Print the data below without changing a single character.

== Spatial question data ==
____________________

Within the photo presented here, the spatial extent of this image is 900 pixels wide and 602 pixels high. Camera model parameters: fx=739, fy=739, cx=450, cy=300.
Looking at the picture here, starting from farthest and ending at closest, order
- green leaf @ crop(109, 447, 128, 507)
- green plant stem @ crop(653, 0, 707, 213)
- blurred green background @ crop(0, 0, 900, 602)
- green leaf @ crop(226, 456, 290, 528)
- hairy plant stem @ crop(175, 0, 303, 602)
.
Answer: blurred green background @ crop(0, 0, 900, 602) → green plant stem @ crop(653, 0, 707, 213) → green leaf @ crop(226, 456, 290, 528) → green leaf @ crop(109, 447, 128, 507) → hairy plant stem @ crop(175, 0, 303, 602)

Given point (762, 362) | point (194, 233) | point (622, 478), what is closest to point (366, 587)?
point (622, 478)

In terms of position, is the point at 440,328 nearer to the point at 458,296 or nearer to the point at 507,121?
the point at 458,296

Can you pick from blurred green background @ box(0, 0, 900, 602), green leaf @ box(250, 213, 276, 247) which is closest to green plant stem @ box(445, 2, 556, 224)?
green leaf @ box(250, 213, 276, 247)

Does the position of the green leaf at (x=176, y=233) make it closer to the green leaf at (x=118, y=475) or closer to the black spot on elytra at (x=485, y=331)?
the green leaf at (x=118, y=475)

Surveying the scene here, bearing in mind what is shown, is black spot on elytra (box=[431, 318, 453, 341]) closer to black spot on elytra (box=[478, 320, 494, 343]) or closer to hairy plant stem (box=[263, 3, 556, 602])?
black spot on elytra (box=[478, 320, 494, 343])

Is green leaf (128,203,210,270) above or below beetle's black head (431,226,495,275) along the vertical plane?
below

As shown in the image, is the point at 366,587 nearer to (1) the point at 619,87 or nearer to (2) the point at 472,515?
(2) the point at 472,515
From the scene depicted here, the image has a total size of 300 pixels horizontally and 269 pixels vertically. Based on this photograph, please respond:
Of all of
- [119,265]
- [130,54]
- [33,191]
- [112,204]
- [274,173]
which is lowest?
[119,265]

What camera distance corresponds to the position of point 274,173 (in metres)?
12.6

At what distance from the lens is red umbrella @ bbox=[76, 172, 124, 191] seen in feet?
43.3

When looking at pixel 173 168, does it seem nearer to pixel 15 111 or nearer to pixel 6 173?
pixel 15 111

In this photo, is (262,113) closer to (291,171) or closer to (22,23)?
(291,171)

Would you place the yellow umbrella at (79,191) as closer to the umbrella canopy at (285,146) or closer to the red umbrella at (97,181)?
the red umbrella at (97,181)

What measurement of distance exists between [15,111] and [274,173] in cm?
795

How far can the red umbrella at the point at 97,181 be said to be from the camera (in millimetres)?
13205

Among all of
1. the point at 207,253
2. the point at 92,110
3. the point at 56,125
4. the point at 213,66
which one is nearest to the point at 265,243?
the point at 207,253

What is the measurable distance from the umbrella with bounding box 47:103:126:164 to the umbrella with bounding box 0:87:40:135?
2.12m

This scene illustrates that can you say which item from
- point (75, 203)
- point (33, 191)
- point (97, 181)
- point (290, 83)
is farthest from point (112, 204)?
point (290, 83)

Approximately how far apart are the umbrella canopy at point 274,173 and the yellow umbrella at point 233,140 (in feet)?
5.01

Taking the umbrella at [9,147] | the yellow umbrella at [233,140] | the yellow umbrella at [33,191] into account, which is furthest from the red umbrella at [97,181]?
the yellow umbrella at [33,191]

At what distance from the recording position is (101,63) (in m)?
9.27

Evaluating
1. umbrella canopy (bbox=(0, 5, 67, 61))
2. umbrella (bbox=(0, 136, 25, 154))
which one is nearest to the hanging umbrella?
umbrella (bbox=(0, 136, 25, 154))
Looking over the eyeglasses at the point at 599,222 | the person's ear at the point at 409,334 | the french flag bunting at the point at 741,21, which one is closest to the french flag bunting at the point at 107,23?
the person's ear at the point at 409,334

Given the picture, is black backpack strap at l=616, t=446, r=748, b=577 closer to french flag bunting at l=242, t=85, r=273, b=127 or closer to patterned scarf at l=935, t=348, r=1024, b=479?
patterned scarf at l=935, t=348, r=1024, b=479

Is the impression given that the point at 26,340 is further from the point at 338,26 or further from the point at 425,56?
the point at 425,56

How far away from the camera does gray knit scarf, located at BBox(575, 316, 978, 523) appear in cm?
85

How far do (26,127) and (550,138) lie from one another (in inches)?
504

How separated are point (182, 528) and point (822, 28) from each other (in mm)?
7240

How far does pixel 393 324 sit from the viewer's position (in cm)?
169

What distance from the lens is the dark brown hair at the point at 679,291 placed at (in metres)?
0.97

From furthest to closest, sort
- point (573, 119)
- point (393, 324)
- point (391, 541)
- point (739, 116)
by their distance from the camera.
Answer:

____________________

== Task output ==
Within the photo presented here, the spatial extent of this image is 900 pixels wide and 602 pixels high. Camera model parameters: fx=739, fy=739, cx=450, cy=300.
Looking at the picture here, starting from farthest and ending at closest, order
- green leaf @ crop(109, 447, 128, 507)
- green plant stem @ crop(653, 0, 707, 213)
- blurred green background @ crop(0, 0, 900, 602)
- green leaf @ crop(226, 456, 290, 528)
- hairy plant stem @ crop(175, 0, 303, 602)
.
Answer: blurred green background @ crop(0, 0, 900, 602) → green plant stem @ crop(653, 0, 707, 213) → green leaf @ crop(226, 456, 290, 528) → green leaf @ crop(109, 447, 128, 507) → hairy plant stem @ crop(175, 0, 303, 602)

Given point (762, 362) | point (194, 233) | point (622, 478), what is closest to point (366, 587)?
point (622, 478)

In terms of position, is the point at 440,328 nearer to the point at 458,296 or nearer to the point at 507,121?
the point at 458,296

Can you pick from blurred green background @ box(0, 0, 900, 602), green leaf @ box(250, 213, 276, 247) which is closest to green plant stem @ box(445, 2, 556, 224)?
green leaf @ box(250, 213, 276, 247)

Does the position of the green leaf at (x=176, y=233) make it closer to the green leaf at (x=118, y=475) or closer to the black spot on elytra at (x=485, y=331)?
the green leaf at (x=118, y=475)

Surveying the scene here, bearing in mind what is shown, is black spot on elytra (box=[431, 318, 453, 341]) closer to black spot on elytra (box=[478, 320, 494, 343]) or closer to hairy plant stem (box=[263, 3, 556, 602])?
black spot on elytra (box=[478, 320, 494, 343])

Is green leaf (128,203,210,270) above or below beetle's black head (431,226,495,275) along the vertical plane?
below

As shown in the image, is the point at 366,587 nearer to (1) the point at 619,87 or nearer to (2) the point at 472,515?
(2) the point at 472,515
From the scene depicted here, the image has a total size of 300 pixels horizontally and 269 pixels vertically. Based on this photograph, please respond:
Of all of
- [119,265]
- [130,54]
- [33,191]
- [112,204]
- [274,173]
which is lowest?
[119,265]

What camera distance corresponds to the position of point 274,173 (in metres)?
12.6

At what distance from the lens is red umbrella @ bbox=[76, 172, 124, 191] seen in feet?
43.3

When looking at pixel 173 168, does it seem nearer to pixel 15 111 or nearer to pixel 6 173?
pixel 15 111

In this photo, is (262,113) closer to (291,171) or closer to (22,23)?
(291,171)

Would you place the yellow umbrella at (79,191) as closer to the umbrella canopy at (285,146) or closer to the red umbrella at (97,181)?
the red umbrella at (97,181)

What measurement of distance exists between [15,111] and [274,173] in cm?
795

How far can the red umbrella at the point at 97,181 be said to be from the camera (in millimetres)?
13205

Among all of
1. the point at 207,253
2. the point at 92,110
3. the point at 56,125
4. the point at 213,66
which one is nearest to the point at 265,243?
the point at 207,253

What is the measurable distance from the umbrella with bounding box 47:103:126:164 to the umbrella with bounding box 0:87:40:135?
2.12m

This scene illustrates that can you say which item from
- point (75, 203)
- point (33, 191)
- point (97, 181)
- point (290, 83)
is farthest from point (112, 204)?
point (290, 83)

Approximately how far apart are the umbrella canopy at point 274,173 and the yellow umbrella at point 233,140 (in feet)?
5.01

Taking the umbrella at [9,147] | the yellow umbrella at [233,140] | the yellow umbrella at [33,191] into account, which is furthest from the red umbrella at [97,181]?
the yellow umbrella at [33,191]

At what distance from the recording position is (101,63) (in m)?
9.27

Evaluating
1. umbrella canopy (bbox=(0, 5, 67, 61))
2. umbrella (bbox=(0, 136, 25, 154))
which one is nearest to the hanging umbrella?
umbrella (bbox=(0, 136, 25, 154))
Looking over the eyeglasses at the point at 599,222 | the person's ear at the point at 409,334 | the french flag bunting at the point at 741,21, which one is closest to the french flag bunting at the point at 107,23?
the person's ear at the point at 409,334

Given the picture, is black backpack strap at l=616, t=446, r=748, b=577 closer to french flag bunting at l=242, t=85, r=273, b=127 or closer to patterned scarf at l=935, t=348, r=1024, b=479?
patterned scarf at l=935, t=348, r=1024, b=479

Is the impression given that the point at 26,340 is further from the point at 338,26 or further from the point at 425,56?
the point at 425,56

How far away from the camera does gray knit scarf, located at BBox(575, 316, 978, 523) appear in cm?
85

How far do (26,127) and (550,138) lie from one another (in inches)?
504

How separated are point (182, 528) and point (822, 28) from each other (in mm)?
7240

How far does pixel 393 324 sit from the viewer's position (in cm)?
169

What distance from the lens is the dark brown hair at the point at 679,291 placed at (in metres)?
0.97

From furthest to closest, sort
- point (573, 119)
- point (393, 324)
- point (391, 541)
- point (739, 116)
by their distance from the camera.
Answer:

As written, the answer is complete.